Excerpt provided:
* START *
Hail the Hickinbothams

Nov 14, 2013, updated May 12, 2025

The elegant, racy wines of the Hickinbotham Family of Mornington Peninsula have a certain pedigree.

Alan Robb Hickinbotham founded the Roseworthy Oenology course; among many other achievements, his son Ian conducted what was probably the world’s first deliberately induced and monitored malo-lactic fermentations at Wynn’s Coonawarra Estate in 1952 and ’53. Ian’s son Andrew and his wife Terryn run the Mornington estate.

Hickinbotham Mornington Peninsula Aligoté 2012
$29; 12% alcohol; screw cap; 92+++ points

A few weeks back, while drinking the Trentham Estate Verdejo 2013, the first example of that Portuguese white variety grown and made in Australia, I was tempted to mention the Vino Verde made by Lindemans to combat the invasion of Mateus in the early ’80s. Last week, while communicating with the venerable Ian Hickinbotham, who’d written since to remind me that as Penfolds state manager he’d introduced Grange to Victoria long before it reached the retail shelves of Sydney, I inquired about the Aligoté his son Andrew Hickinbotham and partner Terryn have pioneered since 1988 at Dromana on the Mornington Peninsula.
* END *
Extracted information:
* START *
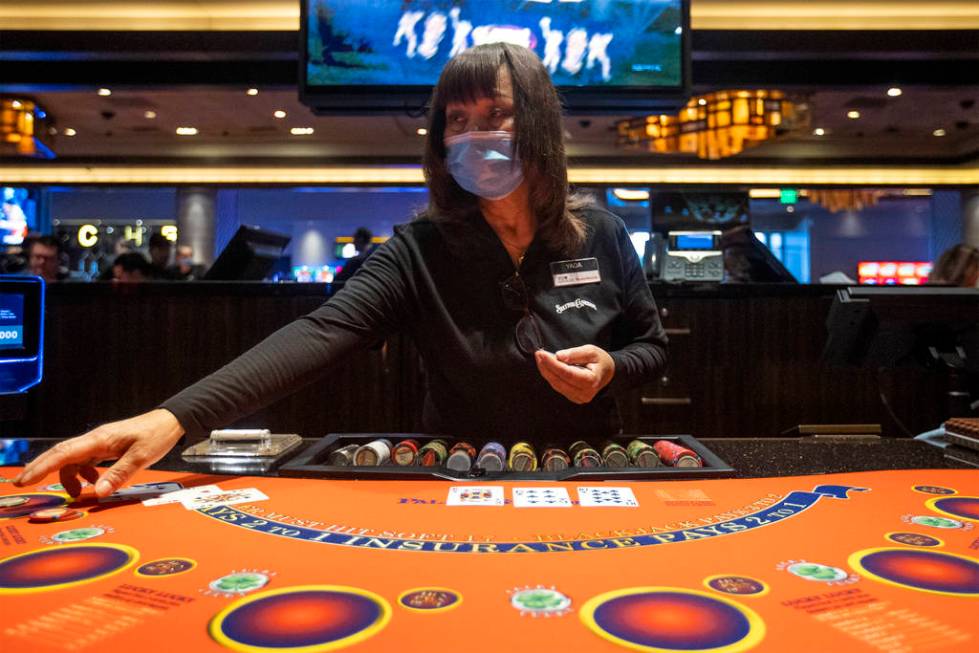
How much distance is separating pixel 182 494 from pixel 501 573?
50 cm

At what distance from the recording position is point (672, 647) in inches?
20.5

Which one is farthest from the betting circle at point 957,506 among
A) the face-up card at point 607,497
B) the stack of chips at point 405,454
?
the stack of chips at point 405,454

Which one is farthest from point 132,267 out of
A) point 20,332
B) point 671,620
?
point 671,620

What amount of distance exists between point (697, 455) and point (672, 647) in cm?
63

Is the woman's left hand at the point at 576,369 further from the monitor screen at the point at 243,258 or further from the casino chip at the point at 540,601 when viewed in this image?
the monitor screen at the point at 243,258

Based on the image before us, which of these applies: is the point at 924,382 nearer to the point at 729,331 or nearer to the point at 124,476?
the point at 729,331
* END *
* START *
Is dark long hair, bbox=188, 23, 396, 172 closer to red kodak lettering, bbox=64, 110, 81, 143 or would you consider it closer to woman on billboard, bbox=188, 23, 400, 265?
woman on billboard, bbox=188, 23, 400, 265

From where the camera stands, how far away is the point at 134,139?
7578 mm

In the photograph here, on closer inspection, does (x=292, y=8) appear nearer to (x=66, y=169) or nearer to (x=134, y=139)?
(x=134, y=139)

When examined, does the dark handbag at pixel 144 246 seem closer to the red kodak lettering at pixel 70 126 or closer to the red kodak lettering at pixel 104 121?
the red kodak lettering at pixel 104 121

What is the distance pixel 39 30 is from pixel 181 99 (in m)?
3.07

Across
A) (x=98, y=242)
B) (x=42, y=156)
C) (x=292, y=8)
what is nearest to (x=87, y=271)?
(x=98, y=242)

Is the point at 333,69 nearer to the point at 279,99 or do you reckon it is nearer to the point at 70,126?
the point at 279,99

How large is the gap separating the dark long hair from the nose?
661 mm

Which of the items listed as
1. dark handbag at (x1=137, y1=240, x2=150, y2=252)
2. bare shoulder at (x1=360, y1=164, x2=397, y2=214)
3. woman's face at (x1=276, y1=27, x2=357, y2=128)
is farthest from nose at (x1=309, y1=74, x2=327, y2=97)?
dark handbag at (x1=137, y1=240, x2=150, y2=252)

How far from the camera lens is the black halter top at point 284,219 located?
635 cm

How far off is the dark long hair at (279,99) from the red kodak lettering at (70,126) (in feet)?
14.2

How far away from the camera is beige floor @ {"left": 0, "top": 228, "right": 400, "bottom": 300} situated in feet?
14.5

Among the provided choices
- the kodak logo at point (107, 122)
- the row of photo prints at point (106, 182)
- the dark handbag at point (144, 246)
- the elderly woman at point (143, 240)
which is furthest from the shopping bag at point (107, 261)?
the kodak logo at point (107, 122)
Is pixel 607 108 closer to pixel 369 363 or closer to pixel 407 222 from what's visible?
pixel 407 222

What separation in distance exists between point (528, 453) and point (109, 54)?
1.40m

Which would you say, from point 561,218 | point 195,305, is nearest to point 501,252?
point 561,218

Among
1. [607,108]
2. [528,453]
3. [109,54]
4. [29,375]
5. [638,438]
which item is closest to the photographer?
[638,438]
* END *
Problems:
1) Answer these questions about the piece on the Hickinbotham family wines:
(a) Who founded the Roseworthy Oenology course?
(b) What price and alcohol level are listed for the Hickinbotham Mornington Peninsula Aligoté 2012?
(c) Since what year, and at what place, have Andrew Hickinbotham and Terryn pioneered Aligoté?
2) Update the piece on the Hickinbotham family wines: write out the part starting at "Alan Robb Hickinbotham" and ending at "the Mornington estate.", with "achievements" changed to "accomplishments".

Outputs:
1)
(a) Alan Robb Hickinbotham.
(b) $29, with 12% alcohol.
(c) Since 1988, at Dromana on the Mornington Peninsula.

2)
Alan Robb Hickinbotham founded the Roseworthy Oenology course; among many other accomplishments, his son Ian conducted what was probably the world’s first deliberately induced and monitored malo-lactic fermentations at Wynn’s Coonawarra Estate in 1952 and ’53. Ian’s son Andrew and his wife Terryn run the Mornington estate.